Listen as Jasper Lee of Clarkesville talks about being stranded in Scotland because of a volcanic ash cloud floating across Europe.

Scotland has been nice, but it’s time to get home.

Jasper Lee of Clarkesville left for the European country on April 12, as part of a Collette Vacations tour group, with plans of returning April 21.

The day after arriving in Edinburgh, he picked up a newspaper with a headline announcing a volcanic ash cloud from Iceland’s Eyjafjallajokull was causing havoc for air travel across the continent.

“We kept hoping things would get back to normal before we were ready to leave,” Lee said in a phone interview on Thursday. “Three days before departure, it dawned on us we might have problems.”

Initially, Lee and his wife, Delene, were rescheduled to leave on May 4, but that was later changed to April 27.

Still, the delays have been frustrating.

“Our time here has been wonderful and we never experienced any of the ash or any of the conditions from the volcano ... about 1,000 miles away from northern Scotland,” Lee said. “We’re just surprised airplanes aren’t flying.”

The Lees are part of a group of about 25 travelers who may have to split up to get back to the U.S.

“It’s hard to get a plane to keep us all together,” he said.

In the meantime, members of the group are busy canceling and changing appointments, including Lee, who had a meeting on Tuesday.

“We are absolutely looking forward to getting home,” said Lee, editor and partial author of applied science textbooks for Prentice Hall.

In addition to fixing commitments back home, tourists must spend more for their prolonged stays.

“We are no longer on tour,” Lee said. “The tour isn’t covering our costs.”

Fortunately, trip insurance is offsetting costs at $100 per day. But the Lees’ hotel room in downtown Edinburgh is costing them $160 per day.

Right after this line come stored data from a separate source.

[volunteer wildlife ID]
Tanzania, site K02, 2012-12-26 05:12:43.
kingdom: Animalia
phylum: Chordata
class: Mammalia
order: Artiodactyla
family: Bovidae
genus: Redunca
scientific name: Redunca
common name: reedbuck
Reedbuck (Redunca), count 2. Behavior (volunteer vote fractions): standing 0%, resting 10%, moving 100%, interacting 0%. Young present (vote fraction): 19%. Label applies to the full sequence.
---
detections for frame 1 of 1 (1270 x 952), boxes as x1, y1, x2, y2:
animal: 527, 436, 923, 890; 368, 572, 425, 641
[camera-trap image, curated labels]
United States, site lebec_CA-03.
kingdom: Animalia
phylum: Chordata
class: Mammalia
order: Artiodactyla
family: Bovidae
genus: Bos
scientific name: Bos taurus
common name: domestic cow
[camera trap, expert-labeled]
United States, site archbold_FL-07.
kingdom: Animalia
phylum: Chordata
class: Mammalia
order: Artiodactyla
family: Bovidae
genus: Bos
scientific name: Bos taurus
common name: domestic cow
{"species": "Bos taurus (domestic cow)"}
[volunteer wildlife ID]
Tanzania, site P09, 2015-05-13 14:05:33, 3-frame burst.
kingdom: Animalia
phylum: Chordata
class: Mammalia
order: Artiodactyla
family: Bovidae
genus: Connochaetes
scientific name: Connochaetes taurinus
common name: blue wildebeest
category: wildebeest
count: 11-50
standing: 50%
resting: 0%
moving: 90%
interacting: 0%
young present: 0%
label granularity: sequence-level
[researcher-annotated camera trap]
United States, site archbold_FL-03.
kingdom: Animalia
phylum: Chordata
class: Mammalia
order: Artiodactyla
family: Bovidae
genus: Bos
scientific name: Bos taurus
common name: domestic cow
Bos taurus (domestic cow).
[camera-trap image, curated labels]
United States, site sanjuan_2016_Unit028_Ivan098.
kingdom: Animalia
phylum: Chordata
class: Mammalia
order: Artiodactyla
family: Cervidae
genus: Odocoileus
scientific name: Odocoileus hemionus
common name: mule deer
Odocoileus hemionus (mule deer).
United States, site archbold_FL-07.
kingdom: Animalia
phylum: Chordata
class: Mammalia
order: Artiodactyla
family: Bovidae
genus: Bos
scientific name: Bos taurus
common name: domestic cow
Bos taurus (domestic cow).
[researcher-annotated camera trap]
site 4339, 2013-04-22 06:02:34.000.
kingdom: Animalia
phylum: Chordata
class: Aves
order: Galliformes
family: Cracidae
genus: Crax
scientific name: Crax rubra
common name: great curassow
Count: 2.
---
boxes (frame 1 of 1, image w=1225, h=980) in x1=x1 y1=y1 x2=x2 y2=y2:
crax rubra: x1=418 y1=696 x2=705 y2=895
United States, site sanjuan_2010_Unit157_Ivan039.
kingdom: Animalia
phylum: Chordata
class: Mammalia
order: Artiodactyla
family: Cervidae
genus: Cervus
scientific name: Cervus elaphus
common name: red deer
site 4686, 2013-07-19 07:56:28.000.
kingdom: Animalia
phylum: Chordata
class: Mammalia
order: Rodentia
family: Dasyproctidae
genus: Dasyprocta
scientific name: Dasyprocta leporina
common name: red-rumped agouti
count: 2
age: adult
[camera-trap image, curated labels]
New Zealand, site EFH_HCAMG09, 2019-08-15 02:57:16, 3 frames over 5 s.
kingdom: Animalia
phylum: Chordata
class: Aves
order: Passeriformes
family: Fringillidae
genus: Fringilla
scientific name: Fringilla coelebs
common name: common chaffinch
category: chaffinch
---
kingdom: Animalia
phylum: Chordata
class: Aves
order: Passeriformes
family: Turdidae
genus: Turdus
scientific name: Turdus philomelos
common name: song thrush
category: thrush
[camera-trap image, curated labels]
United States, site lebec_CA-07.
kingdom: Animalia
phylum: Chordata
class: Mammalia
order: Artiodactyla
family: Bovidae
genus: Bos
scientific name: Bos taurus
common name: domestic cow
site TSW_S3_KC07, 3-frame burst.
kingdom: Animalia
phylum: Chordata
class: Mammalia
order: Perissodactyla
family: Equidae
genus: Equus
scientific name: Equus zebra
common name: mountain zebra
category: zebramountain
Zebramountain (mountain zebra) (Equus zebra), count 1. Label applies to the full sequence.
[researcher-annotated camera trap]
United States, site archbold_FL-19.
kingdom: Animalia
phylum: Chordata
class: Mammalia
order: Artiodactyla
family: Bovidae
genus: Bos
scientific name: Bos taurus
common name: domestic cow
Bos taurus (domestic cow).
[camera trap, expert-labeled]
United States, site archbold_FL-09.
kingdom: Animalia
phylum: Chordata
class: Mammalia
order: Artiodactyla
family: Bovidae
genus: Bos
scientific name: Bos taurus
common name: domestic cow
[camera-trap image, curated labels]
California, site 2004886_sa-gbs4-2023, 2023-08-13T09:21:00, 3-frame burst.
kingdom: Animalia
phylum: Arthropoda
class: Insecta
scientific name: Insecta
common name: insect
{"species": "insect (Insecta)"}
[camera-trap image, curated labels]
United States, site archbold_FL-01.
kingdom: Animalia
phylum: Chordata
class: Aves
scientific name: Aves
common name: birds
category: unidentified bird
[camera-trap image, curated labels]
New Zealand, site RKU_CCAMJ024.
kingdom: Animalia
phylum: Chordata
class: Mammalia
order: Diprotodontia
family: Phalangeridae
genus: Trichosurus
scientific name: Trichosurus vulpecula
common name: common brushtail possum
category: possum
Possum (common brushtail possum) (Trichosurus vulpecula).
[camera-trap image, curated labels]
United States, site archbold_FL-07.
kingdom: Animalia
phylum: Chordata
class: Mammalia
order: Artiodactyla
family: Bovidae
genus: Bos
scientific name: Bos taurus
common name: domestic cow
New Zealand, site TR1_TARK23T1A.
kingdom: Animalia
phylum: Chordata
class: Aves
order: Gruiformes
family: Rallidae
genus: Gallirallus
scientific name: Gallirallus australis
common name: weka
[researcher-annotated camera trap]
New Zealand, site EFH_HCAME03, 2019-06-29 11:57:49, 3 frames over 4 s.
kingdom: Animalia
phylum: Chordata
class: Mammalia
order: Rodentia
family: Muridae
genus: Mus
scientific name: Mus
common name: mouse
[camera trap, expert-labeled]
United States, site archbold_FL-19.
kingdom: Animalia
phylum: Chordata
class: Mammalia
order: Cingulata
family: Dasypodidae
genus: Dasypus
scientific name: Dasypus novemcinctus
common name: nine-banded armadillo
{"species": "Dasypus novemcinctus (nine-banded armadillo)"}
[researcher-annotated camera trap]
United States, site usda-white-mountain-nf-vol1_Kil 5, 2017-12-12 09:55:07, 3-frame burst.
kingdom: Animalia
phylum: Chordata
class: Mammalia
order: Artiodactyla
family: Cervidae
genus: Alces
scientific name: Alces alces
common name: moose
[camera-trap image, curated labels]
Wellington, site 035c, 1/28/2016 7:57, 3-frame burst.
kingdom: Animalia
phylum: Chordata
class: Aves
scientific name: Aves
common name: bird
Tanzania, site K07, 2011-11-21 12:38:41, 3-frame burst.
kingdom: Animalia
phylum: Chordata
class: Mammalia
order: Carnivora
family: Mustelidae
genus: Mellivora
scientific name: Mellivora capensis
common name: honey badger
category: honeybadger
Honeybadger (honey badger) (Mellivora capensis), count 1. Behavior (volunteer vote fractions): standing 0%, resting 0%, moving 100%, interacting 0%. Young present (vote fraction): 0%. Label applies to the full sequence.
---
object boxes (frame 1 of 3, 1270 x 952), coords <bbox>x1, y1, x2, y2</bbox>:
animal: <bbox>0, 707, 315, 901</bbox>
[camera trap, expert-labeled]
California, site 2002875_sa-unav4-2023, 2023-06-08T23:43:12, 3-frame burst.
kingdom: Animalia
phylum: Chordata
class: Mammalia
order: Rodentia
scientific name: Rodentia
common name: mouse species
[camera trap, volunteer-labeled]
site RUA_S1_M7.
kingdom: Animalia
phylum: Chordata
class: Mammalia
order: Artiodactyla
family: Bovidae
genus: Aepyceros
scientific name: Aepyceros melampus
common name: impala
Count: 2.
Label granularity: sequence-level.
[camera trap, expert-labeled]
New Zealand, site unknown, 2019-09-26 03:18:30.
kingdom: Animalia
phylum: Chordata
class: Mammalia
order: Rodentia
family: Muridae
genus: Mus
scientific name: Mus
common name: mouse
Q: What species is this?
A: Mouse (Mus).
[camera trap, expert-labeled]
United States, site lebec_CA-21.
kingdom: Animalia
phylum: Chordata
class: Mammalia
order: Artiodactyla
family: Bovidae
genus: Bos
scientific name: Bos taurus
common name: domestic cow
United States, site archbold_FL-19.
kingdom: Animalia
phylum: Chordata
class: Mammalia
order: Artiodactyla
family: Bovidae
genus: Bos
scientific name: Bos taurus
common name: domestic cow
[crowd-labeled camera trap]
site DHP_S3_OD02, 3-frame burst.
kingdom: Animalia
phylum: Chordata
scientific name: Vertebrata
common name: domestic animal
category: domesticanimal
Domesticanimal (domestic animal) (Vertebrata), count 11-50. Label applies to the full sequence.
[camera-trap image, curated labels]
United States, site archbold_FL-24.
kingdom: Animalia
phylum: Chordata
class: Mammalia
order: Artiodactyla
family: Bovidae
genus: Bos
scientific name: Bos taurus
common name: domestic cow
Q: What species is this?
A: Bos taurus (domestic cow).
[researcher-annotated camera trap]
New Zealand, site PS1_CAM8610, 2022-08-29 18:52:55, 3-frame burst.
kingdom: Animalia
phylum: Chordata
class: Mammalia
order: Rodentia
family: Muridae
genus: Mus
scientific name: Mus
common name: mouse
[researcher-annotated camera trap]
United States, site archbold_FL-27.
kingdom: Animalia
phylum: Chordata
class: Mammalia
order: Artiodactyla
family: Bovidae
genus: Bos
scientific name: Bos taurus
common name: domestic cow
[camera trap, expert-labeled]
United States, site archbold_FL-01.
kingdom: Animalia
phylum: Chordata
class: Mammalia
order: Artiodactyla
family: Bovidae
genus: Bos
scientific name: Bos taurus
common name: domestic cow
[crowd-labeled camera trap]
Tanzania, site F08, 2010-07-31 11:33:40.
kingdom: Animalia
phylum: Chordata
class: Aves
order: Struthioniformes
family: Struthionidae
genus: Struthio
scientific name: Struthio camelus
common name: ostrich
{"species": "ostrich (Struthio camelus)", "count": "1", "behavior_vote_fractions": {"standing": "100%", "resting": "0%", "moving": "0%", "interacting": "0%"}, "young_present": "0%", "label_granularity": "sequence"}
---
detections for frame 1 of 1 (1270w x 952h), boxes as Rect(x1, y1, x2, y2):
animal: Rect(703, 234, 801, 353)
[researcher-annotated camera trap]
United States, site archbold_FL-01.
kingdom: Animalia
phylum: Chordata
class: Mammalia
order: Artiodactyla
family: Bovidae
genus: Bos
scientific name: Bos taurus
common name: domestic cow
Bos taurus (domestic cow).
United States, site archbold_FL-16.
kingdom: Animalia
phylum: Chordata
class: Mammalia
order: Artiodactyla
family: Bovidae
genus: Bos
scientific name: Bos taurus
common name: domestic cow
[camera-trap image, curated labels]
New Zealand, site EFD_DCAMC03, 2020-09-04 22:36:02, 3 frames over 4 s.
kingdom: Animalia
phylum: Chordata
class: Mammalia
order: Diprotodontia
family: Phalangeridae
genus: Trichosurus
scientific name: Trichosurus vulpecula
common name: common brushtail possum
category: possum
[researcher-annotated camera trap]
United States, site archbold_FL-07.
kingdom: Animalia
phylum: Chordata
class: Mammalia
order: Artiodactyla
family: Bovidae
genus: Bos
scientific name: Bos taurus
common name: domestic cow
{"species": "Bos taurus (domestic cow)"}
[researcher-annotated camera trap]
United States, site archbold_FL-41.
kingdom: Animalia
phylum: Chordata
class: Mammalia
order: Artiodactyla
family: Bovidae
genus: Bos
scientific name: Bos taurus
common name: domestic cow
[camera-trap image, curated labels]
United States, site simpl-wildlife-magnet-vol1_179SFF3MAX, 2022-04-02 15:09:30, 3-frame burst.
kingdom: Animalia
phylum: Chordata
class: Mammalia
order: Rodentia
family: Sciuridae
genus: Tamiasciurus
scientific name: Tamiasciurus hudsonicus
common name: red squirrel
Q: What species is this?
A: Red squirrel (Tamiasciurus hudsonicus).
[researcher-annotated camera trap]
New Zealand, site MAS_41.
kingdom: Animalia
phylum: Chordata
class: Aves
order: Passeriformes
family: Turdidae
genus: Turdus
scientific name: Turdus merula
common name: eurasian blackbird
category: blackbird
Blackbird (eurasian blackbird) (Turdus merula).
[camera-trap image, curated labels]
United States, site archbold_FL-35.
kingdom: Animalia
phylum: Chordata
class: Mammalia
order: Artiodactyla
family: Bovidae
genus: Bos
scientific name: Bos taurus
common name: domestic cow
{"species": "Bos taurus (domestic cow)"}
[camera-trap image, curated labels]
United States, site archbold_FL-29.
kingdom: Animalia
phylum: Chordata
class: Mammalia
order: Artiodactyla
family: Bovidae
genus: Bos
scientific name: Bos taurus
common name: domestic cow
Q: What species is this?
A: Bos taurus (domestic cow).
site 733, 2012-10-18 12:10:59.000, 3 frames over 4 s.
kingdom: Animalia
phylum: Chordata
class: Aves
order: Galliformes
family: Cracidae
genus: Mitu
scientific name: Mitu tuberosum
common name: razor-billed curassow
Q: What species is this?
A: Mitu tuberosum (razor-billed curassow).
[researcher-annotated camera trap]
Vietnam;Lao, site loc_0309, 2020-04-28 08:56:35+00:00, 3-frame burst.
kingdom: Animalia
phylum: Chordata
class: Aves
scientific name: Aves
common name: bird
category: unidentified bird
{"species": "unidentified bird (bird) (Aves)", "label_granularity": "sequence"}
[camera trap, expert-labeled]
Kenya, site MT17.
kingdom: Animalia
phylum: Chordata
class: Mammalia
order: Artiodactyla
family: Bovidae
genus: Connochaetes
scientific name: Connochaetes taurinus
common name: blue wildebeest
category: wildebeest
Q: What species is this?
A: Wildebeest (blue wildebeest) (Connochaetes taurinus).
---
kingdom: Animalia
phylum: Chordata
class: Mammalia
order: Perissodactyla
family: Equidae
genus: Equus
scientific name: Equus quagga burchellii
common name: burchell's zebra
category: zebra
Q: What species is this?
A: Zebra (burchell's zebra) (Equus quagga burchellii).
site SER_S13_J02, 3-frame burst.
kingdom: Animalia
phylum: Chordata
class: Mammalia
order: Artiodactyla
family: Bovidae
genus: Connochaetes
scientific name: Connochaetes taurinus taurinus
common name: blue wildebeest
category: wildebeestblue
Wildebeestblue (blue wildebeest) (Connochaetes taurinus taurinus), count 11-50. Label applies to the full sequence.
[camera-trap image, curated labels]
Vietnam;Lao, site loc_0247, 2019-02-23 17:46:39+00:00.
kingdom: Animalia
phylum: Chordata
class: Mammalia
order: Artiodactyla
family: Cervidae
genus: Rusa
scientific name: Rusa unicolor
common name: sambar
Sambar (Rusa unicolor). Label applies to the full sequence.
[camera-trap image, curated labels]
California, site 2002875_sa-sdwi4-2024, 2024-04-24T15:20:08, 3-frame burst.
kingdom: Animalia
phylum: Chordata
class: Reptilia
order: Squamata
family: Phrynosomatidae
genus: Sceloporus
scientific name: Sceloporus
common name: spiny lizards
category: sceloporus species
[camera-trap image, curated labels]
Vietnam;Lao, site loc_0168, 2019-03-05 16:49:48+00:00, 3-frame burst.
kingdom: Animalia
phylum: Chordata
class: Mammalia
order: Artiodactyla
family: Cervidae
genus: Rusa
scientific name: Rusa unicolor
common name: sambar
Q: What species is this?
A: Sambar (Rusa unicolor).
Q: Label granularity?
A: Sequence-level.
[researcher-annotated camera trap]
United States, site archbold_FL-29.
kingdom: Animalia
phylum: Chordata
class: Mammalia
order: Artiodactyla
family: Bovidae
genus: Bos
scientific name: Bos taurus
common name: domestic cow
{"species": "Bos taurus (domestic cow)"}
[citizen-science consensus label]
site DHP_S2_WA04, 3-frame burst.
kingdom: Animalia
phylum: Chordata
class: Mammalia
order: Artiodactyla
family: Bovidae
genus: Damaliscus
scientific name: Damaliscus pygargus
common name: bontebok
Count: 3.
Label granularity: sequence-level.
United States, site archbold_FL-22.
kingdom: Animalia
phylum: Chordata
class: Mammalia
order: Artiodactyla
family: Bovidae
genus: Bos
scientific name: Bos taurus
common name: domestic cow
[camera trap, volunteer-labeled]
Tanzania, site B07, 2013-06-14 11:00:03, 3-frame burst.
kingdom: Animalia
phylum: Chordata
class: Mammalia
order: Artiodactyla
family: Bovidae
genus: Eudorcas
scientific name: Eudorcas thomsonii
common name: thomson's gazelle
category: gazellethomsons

“We’re ... in a very nice hotel right across from some of the (country’s) major museums, so we’re able to ease over to some of (them),” Lee said. “But mostly, we stay fairly close to some sort of telephone just to see if word comes through we can go to the airport.”

European airspace on Friday was almost completely free of volcanic ash from Iceland, according to Eurocontrol, the air traffic agency. All of British airspace was available after four small airports in Scotland reopened.

But for the first time since the April 14 eruption, Iceland’s major international airport was closed after shifting winds blew the ash cloud toward the capital of Reykjavik, west of the volcano. Trans-Atlantic flights on Icelandair that usually stop in Iceland were being rerouted through Glasgow in Scotland.

Schools in Scotland were on a two-week break when the crisis occurred, with many families traveling abroad, Lee said.

“So, all those people will have been stranded and couldn’t get home when school started back Monday,” he said. “This has been a real hardship on ... those families.”

The Associated Press contributed to this report.